Run these from `backend/research_runtime` so project-relative paths resolve correctly:

```powershell
python Code\models\stock_high_low_forecaster\train.py
python Code\models\first_extrema_forecaster\train.py
python Code\models\nifty_forecaster\train.py
```

## Data Labels

These live in the separate Dataset repo:

- Raw minute OHLCV: `Data/raw/minute/*_minute.csv`
- Processed bars: `Data/processed/bars/{1m,5m,1h,4h,1d}/*.csv`
- Processed features: `Data/processed/features/{1m,5m,1h,4h,1d}/*.csv`
- Market panels: `Data/processed/panels/*_market_panel.csv`
- Master daily panel: `Data/processed/panels/daily_master_panel.csv`
- Data manifest: `Data/metadata/manifest.csv`
- Feature dictionary: `Data/metadata/feature_dictionary.csv`
- Options features: `Alt Data/options/processed/*_options_daily_features.csv`
- Institutional panel: `Alt Data/institutional/processed/institutional_daily_panel.csv`
- External daily panel: `Alt Data/external/processed/external_daily_panel.csv`
- Corporate events: `Alt Data/corporate/processed/corporate_announcements.csv`

## Frontend Wiring Notes

The current frontend is static mock data in `frontend/index.html` and `frontend/script.js`.
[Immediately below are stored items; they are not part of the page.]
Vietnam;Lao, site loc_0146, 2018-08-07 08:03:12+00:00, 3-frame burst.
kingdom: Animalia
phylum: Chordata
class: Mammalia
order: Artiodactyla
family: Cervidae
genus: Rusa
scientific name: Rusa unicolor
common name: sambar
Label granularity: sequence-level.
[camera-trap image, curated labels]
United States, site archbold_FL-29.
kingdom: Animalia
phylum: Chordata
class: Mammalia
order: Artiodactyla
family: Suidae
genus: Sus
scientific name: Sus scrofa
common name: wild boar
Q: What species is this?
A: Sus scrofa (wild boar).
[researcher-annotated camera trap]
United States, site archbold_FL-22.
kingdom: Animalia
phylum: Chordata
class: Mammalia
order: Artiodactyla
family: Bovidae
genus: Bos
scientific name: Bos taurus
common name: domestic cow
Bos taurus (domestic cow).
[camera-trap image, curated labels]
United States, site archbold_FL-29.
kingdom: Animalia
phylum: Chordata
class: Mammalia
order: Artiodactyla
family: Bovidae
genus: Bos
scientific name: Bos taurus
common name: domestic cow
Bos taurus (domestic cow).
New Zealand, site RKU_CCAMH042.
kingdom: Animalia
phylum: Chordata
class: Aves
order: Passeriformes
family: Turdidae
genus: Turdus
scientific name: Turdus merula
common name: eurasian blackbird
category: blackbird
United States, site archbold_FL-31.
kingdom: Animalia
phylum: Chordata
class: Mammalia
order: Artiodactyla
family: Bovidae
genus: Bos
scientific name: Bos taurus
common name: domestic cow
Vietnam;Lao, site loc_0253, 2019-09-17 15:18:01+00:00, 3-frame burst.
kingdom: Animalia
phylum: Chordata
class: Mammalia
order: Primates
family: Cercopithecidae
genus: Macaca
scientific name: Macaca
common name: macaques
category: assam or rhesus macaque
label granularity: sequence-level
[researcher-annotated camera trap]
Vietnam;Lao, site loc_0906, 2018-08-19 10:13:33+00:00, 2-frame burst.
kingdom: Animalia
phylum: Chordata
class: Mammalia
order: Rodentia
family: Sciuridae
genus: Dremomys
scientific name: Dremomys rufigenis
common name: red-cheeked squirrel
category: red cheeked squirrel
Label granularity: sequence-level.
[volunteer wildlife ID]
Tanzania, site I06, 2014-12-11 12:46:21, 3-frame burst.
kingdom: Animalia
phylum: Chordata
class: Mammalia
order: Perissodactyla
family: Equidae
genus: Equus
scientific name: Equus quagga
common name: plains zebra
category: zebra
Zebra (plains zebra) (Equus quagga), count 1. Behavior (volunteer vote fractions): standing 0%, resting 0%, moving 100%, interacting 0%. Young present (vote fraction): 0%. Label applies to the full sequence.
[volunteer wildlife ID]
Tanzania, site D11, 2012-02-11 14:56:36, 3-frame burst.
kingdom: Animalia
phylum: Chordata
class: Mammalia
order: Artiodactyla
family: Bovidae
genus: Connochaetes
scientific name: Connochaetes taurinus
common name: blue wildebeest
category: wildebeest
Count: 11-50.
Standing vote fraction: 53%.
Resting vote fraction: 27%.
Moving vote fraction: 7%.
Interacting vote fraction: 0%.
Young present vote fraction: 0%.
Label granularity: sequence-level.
- Forecast cards can call `/api/forecast/latest`.
- Model accuracy and version/date stats can call `/api/models/summaries`.
- Market Data can call `/api/data/catalog` and `/api/data/sample`.

## Pruned From Backend

- Kotak credential/runtime files.
- Live-trading scripts and live broker artifacts.
- Kotak monitor artifacts and cached NSE temp folders.
- Python `__pycache__` folders.
- CatBoost generated training-log folder.
- One-off maintenance/backfill scripts.
- Backtest artifacts, chart images, old trade reports, test prediction dumps, generated training datasets, and saved model binaries.

`KOTAKBANK` CSV files remain because those are normal market datasets for Kotak Mahindra Bank, not broker-runtime files.